So far, you have learnt how to set up the AWS CLI on EC2 instance to perform queries on a database, which is the S3 bucket in this case. You have learnt how to create databases in Hive.

Now, you will learn how to create tables in Hive. There are two types of tables in Hive, which are as follows:

  • Internal tables
  • External tables

Let’s listen to Vishwa and try to understand the basic difference between the two types of tables.

So, let us summarise all that you learnt from the video:

  • Creation of tables: When you create a table in Hive, it is an internal table by default. To create an external table, you need to explicitly use the keyword “EXTERNAL” while writing the query to create the table.
  • Internal table vs External table: The basic difference between internal and external tables is that when you create an internal table, Hive is itself responsible for the data, and it takes control of the entire life cycle of the metadata as well as the actual data itself. 

In contrast, when you create an external table, Hive is responsible for taking care of only the schema of the table. It does not take care of the actual data.

You will get a clear understanding of internal and external tables when you drop the tables.

When you apply the drop command on an internal table, the entire metadata available in the metastore, as well as the actual table data that is present in the HDFS, gets deleted.

However, when you apply the drop command on an external table, the entire metadata available in the metastore gets deleted but the actual table data available in the HDFS remains intact there.

You will get a clear understanding of internal and external tables when you watch the practical demonstration in the upcoming videos.

  • When to use INT/EXT tables: Suppose a particular table is very common and is useful for other applications as well. In such a case, it is preferable to use an external table, because when you drop the table, the data would remain intact in the HDFS, and it can be used by some other applications. However, when you drop an internal table, the schema, as well as the table data, gets deleted and it becomes unavailable for other applications as well.

Now, let us come to the next part where you will learn how to create tables in Hive in a predefined database.

Important Note: Our industry expert is using /home/hadoop/u.user, but you have to use /root/movie_ratings/u.user

So, let us understand how to create an internal table step-by-step:

Database selection: You have seen in the video that there are three databases, namely, demo, demo2, and demo3, which have already been created from the previous segment. An important point to note here is that when you do not create any database, the tables created are stored in the “default” database. Now, let us choose the “demo” database to store the created tables in HDFS, and for this, you need to write the query as “use demo;” 

Example

Python
show databases;

Output

PowerShell
OK
database_name
default 
demo
demo2
demo3
Time taken: 0.035 seconds, Fetched: 4 row(s)

Note:

default looking bold but when you will run it will come in normal format.

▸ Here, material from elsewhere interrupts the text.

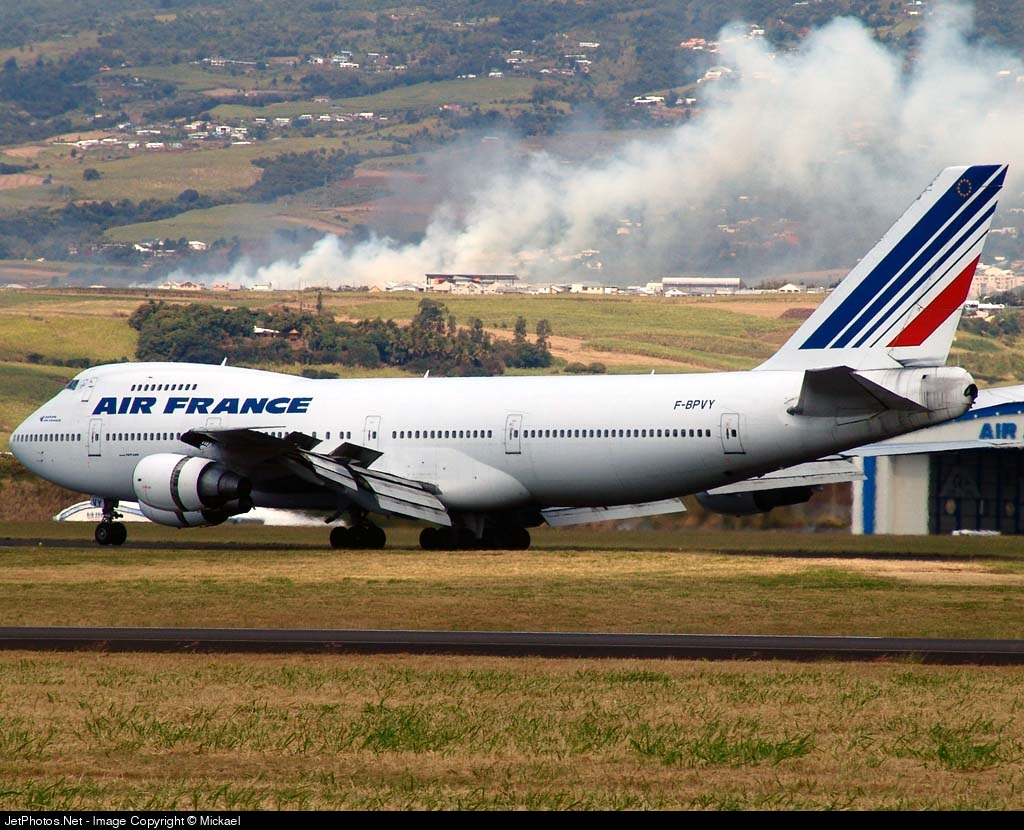 Photo of F-BPVY Boeing 747-228B by Mickael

Now, run below query to use the demo database.

Example

Python
use demo;

Output

PowerShell
OK
Time taken: 0.020 seconds
  • Creation of an internal table: By default, any table that you create is an internal table. The DDL statements for creating the table are almost the same as that of MySQL.

Example

Python
create table if not exists user_info (
       id int,
       age int,
       gender string,
       profession string,
       reviews int
 )
row format delimited fields terminated by '|'
lines terminated by '\n' 
stored as textfile;

Now describe table as created above.

Output

PowerShell
hive> describe user_info ;
OK
col_name        data_type        comment
id                int
age               int
gender            string
profession        string
reviews           int
Time taken: 1.020 seconds, Fetched: 5 row(s)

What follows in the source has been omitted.